A major stumbling block for private investors looking to invest in Africa has always been the need to manage the risks inherent in cross-border operations, where there is limited legal infrastructure, and no common system for tracking assets and identifying railway equipment. Cross-border operations are essential to a thriving African rail industry, but operators need to know their rights are protected.
Unlike the aviation industry there is currently no single global system relating to the ownership and identification of railway equipment. The Luxembourg Protocol to the Cape Town Convention will change that through a worldwide legal framework to recognise and regulate the security interests of lenders, lessors and vendors of mobile railway assets. A central registry, in Luxembourg, will issue unique identification numbers for all rolling stock globally at a negligible cost, ensuring that every creditor and operator can identify and track rolling stock wherever it is.
The Swiss based Rail Working Group is already engaged in discussions with African rail operators and African governments with a view to ensuring the Protocol is embraced by every country with rail operations. The ultimate goal is to have the Protocol and the central registry recognised in local legislation.
By recognising the Luxembourg Protocol, African countries with rail operations will provide certainty of ownership for potential investors, thereby reducing both creditor and operator risk – and once risks are lowered, we’ll see a greater pool of capital finance available for investment, which will lower the barriers to entry for smaller operators and ultimately result in a more competitive and dynamic African rail industry.

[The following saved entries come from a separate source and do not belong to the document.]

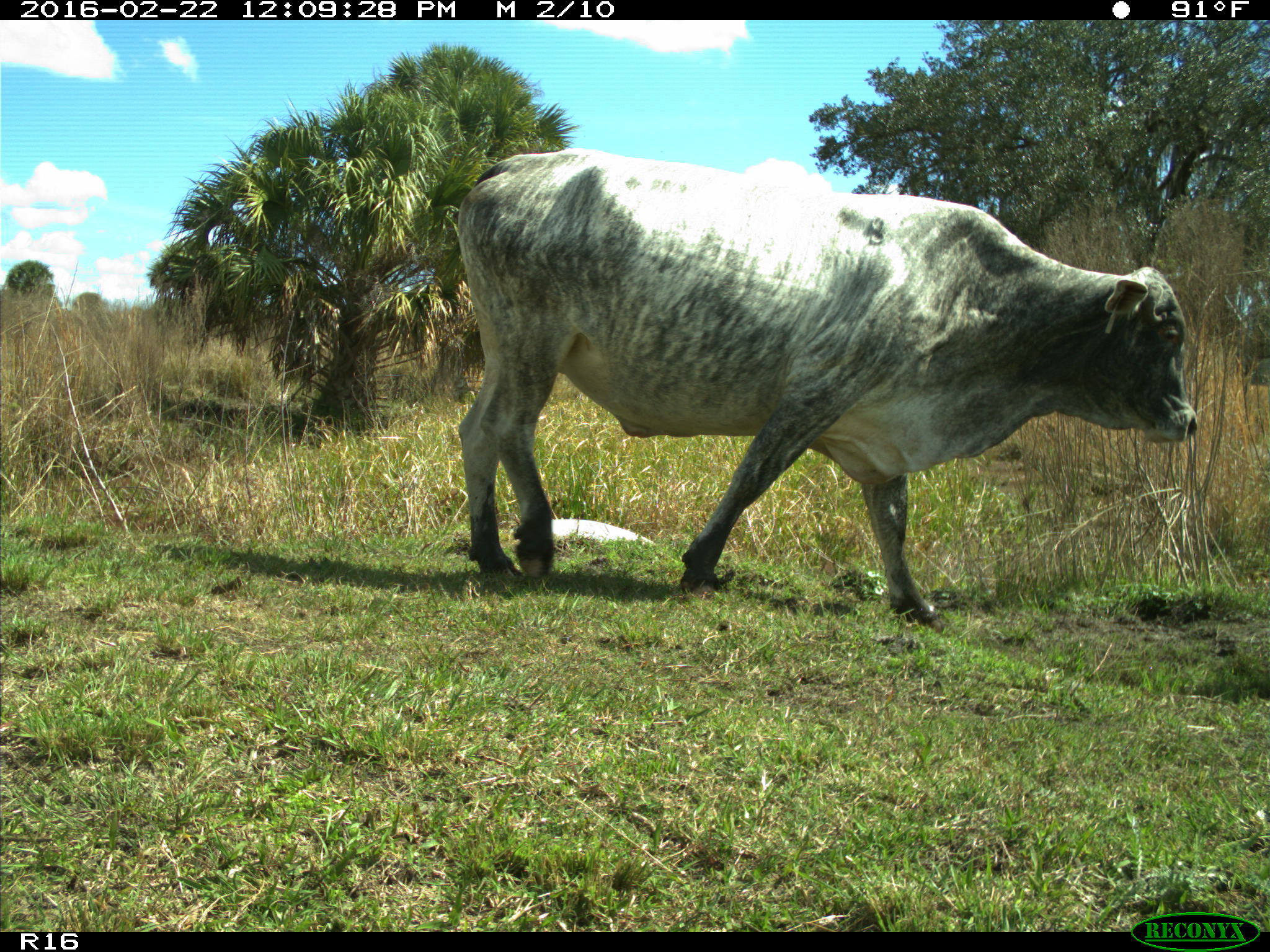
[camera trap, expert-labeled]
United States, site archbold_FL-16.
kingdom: Animalia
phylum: Chordata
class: Mammalia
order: Artiodactyla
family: Bovidae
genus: Bos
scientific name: Bos taurus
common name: domestic cow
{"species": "Bos taurus (domestic cow)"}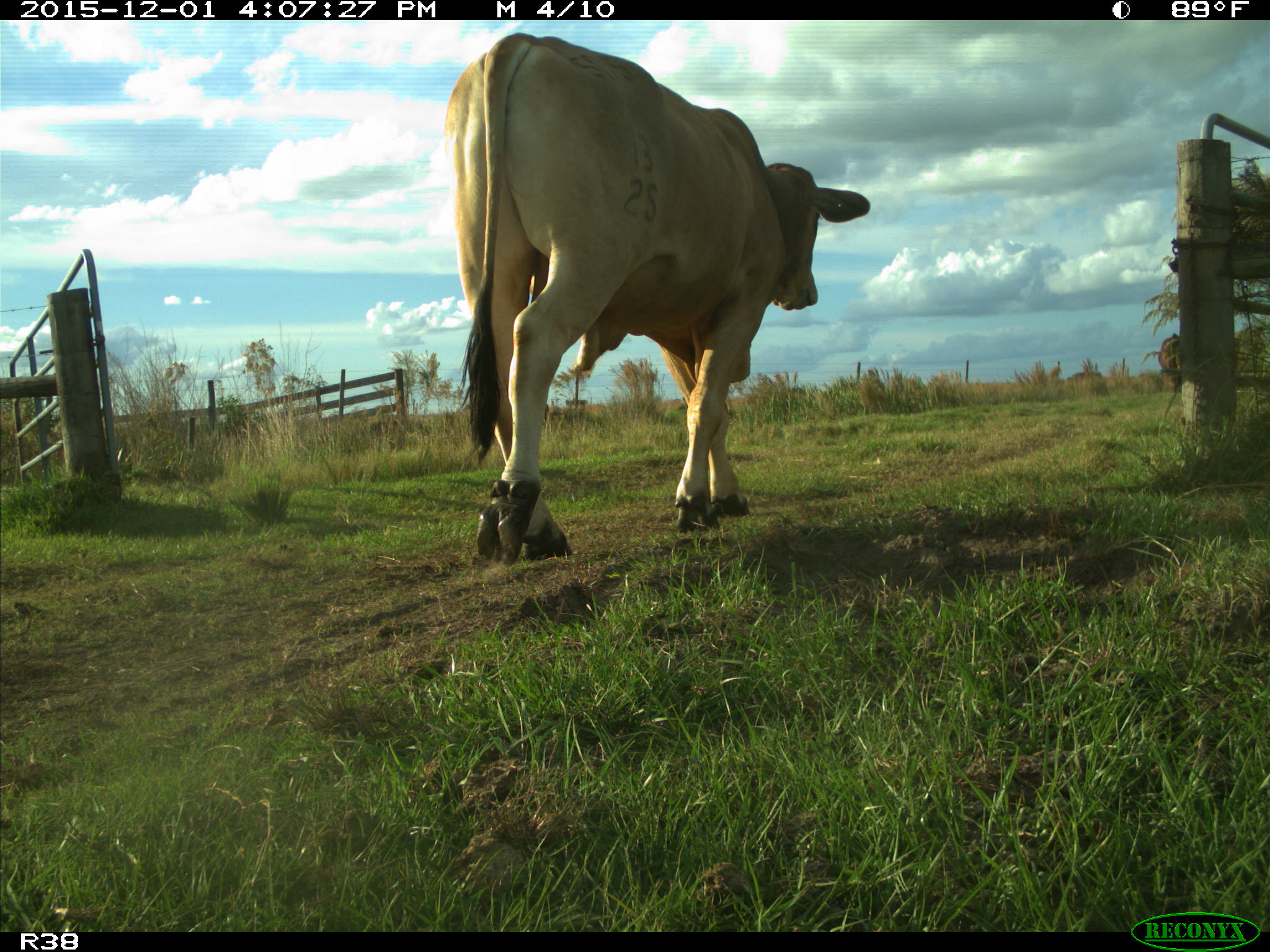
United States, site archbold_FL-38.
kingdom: Animalia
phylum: Chordata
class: Mammalia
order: Artiodactyla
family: Bovidae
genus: Bos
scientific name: Bos taurus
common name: domestic cow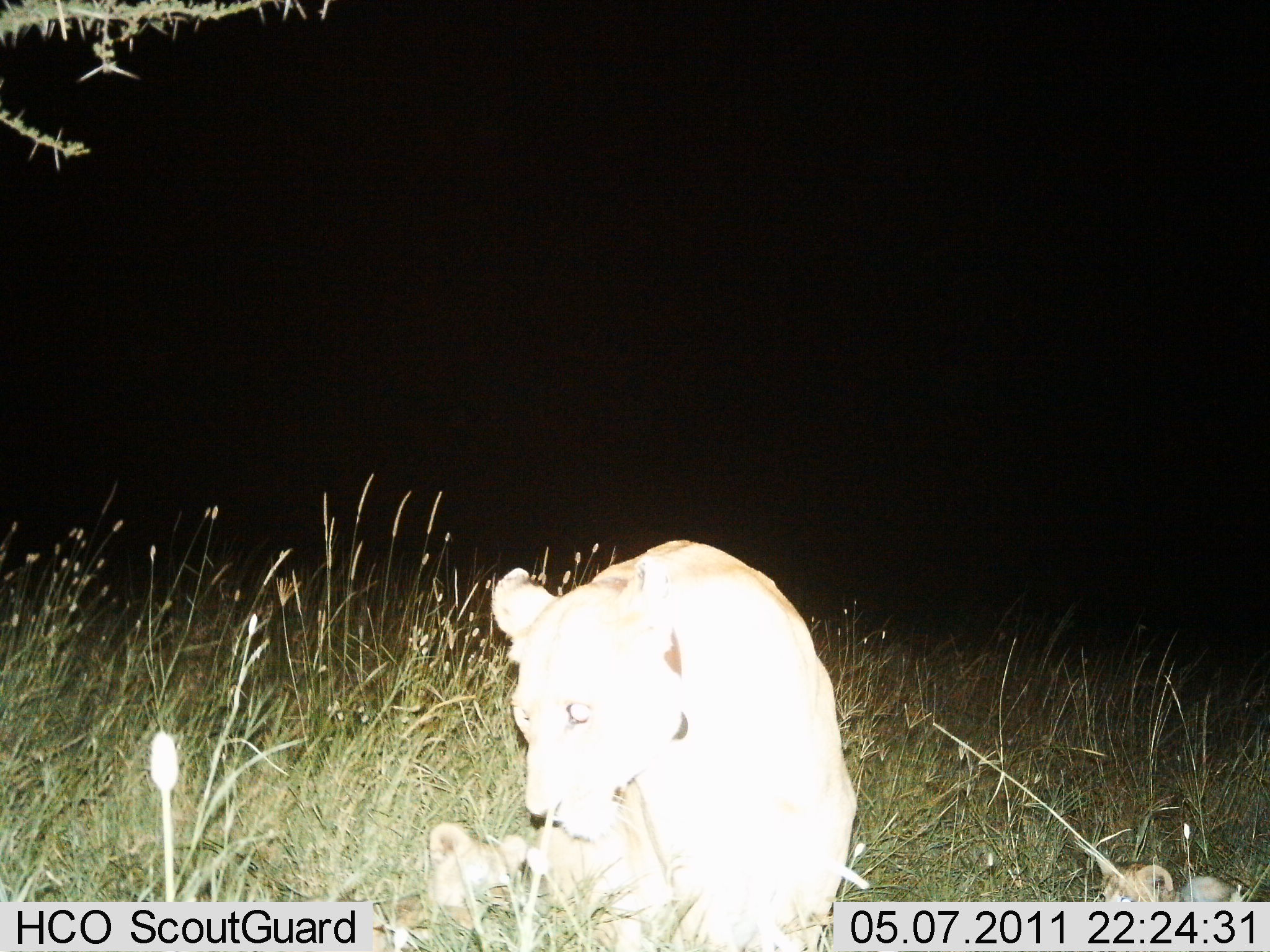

A study commissioned by the Rail Working Group this year, by economic consultancy Oxera, suggests that implementing the Protocol in South Africa would save the country up to R20bn in microeconomic benefits, including the reduced cost of finance and the knock-on effects of the investment in new rolling stock.
Reducing finance charges for rolling stock ultimately translates into a reduction of freight charges for customers. This means the rail industry can become more competitive. It really is one of those steps that will allow Africa to advance – and there is absolutely no downside to it.